Sunday, February 7, 2010


In a comment to a previous post, a friend asked why I don't end my chapters with cliffhangers. It's a good question. Ending a chapter with a cliffhanger is one good way to build tension and keep a reader wanting more.

The reason I don't have cliffhangers is due to the method in which I have chosen to write my novel. Many methods work great with cliffhangers, but not the one I chose to use. I fell in love with the way George R.R. Martin wrote his Song of Ice and Fire books, and that is what motivated me to finally sit down and write my book. He rotates each chapter among the main POV characters, and he does so in a generally time sequential manner. This is the key to why there can be no cliffhangers, or at least why there can be no cliffhangers of the moment, such as a character's head on a block, the axe ascending into the air, end of chapter - does the character die or does something happen to rescue him?

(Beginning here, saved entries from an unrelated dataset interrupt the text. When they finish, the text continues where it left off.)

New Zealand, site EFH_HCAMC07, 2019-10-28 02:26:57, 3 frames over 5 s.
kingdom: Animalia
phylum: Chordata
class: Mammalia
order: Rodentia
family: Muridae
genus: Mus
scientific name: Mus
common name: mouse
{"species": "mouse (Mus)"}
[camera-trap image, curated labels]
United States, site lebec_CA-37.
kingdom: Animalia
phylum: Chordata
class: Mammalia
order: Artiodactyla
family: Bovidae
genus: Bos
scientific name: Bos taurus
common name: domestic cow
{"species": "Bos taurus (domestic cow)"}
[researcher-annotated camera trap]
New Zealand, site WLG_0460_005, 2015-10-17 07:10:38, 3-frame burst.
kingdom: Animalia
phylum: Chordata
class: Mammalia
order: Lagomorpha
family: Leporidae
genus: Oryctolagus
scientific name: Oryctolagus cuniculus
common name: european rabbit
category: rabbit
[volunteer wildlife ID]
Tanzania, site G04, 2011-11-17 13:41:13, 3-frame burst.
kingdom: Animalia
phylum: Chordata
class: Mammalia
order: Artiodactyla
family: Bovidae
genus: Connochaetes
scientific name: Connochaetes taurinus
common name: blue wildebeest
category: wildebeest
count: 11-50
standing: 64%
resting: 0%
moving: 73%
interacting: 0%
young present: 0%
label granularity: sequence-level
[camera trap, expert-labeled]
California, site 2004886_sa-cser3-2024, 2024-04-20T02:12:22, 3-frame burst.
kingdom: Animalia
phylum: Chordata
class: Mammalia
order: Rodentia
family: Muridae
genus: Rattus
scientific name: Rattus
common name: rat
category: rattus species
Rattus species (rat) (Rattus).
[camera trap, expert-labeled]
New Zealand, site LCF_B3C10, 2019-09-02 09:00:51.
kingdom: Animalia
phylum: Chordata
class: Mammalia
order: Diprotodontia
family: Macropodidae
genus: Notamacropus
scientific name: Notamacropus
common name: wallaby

See, this doesn't work when each chapter is supposed to follow the others in time. I can't have something happening right at this moment, then write another chapter about a long sequence of events happening elsewhere (and perhaps not even on the same day), and then return to complete the cliffhanger that would now be happening prior to the chapter I just wrote. No, I have to be honest to the space/time continuum! So, I try my best to have suspense about forthcoming potential events, but I can't do so using the cliffhanger.

If only I had one of Martin's books with me here in London, since I have a lot of free time on my hands. I would go through and look at how he ends his chapters to see how he manages to keep up the suspense despite not having cliffhangers. I've been reading 'A Game of Thrones' to my sons (just finished it actually), but I must admit I wasn't paying close attention to this particular point as I was reading.